-- START Material provided --

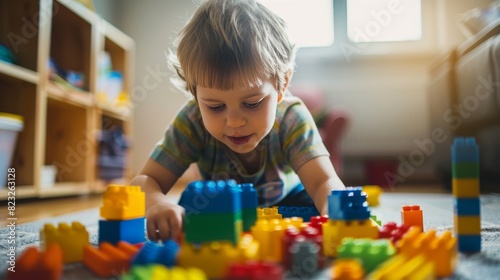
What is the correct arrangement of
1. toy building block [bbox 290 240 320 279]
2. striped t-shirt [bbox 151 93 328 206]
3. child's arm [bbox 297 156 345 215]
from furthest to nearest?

-- END Material provided --

Your goal → Will you restate every entry word for word and omit the images?

Result of this exercise →
What is the correct arrangement of
1. toy building block [bbox 290 240 320 279]
2. striped t-shirt [bbox 151 93 328 206]
3. child's arm [bbox 297 156 345 215]
from furthest to nearest?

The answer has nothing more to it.